### Task data
----

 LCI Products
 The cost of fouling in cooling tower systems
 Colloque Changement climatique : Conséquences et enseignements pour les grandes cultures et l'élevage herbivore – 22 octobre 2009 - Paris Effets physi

----

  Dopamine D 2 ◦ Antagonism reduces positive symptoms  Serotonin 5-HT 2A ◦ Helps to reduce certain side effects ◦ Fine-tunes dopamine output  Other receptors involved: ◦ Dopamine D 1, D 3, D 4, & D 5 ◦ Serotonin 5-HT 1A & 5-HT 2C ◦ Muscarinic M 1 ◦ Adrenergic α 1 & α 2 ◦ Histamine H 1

----

Would you retype the lines above from the one with "LCI Products" down to the one with "Colloque Changement climatique", word for word, both ends included and no other lines?

### Your response
 LCI Products
 The cost of fouling in cooling tower systems
 Colloque Changement climatique : Conséquences et enseignements pour les grandes cultures et l'élevage herbivore – 22 octobre 2009 - Paris Effets physi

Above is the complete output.